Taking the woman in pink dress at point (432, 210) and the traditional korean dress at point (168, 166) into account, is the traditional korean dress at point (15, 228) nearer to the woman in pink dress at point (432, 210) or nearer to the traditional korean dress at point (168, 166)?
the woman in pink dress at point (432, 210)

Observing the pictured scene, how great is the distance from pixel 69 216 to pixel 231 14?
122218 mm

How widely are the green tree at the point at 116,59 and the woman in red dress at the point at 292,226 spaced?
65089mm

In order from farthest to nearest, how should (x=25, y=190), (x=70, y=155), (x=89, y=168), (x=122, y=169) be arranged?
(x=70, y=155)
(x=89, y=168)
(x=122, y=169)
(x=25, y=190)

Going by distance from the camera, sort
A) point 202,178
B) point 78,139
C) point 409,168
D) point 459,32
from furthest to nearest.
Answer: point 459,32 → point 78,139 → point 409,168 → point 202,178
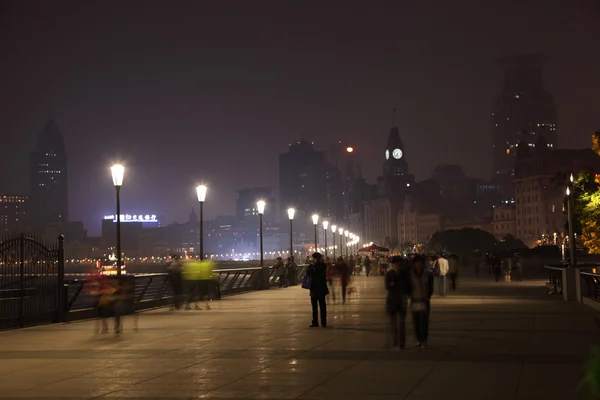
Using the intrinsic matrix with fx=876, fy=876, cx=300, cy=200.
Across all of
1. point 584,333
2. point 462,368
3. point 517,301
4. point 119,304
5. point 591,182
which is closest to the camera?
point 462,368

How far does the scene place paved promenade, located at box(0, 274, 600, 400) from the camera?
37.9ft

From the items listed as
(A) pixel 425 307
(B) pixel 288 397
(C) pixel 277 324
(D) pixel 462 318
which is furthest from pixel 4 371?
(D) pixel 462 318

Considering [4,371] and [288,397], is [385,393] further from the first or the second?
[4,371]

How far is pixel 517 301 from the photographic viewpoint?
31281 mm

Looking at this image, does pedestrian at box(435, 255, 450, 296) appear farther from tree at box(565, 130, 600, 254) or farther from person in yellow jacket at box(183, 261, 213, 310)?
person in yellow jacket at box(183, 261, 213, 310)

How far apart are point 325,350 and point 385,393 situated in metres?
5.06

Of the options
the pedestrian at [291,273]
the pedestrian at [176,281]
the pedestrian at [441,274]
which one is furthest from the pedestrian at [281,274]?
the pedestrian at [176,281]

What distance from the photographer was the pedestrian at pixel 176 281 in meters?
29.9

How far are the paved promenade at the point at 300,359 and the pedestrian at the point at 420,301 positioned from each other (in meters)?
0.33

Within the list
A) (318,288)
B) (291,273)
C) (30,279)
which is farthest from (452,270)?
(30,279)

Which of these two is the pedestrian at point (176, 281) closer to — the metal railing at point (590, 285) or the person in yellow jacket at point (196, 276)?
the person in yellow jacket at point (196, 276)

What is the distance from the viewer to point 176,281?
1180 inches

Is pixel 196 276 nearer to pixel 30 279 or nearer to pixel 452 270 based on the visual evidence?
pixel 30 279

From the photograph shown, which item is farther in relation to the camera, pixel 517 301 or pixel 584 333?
- - -
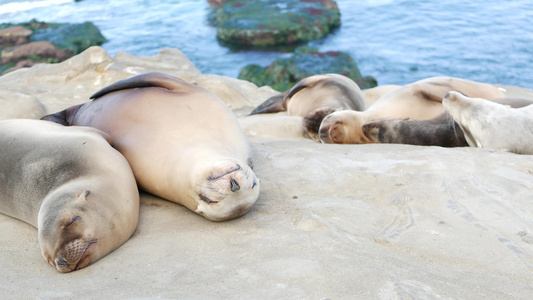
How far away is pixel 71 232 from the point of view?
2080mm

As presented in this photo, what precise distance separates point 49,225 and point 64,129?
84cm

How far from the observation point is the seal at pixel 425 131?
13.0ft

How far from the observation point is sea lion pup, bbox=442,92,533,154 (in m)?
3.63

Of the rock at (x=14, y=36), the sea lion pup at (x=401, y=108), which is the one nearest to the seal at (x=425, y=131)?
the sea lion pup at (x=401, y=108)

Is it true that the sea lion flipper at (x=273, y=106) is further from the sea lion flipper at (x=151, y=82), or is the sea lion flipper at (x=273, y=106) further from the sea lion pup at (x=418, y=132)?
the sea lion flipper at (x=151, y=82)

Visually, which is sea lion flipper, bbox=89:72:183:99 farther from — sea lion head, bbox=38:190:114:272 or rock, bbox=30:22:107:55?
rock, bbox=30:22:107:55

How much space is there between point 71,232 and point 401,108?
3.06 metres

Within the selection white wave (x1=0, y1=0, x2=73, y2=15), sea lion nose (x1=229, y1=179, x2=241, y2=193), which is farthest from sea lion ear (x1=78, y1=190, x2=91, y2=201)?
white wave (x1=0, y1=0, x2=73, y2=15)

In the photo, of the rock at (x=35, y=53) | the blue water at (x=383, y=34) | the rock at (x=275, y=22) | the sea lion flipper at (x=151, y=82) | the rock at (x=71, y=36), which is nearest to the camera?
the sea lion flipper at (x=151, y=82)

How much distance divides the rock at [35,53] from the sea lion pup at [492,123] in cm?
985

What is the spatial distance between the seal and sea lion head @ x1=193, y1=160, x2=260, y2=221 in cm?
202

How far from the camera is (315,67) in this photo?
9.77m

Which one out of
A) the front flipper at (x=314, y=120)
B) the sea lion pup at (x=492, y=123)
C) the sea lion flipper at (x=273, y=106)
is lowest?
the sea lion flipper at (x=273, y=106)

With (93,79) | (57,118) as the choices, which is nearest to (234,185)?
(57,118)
- - -
* GIVEN PROBLEM
Show each line of the rows above that has the word "observation" in it. Capital and small letters must match.

* THE COMPLETED TASK
How far from the observation point is the seal at pixel 425 131?
How far from the observation point is sea lion pup, bbox=442,92,533,154 (in m)?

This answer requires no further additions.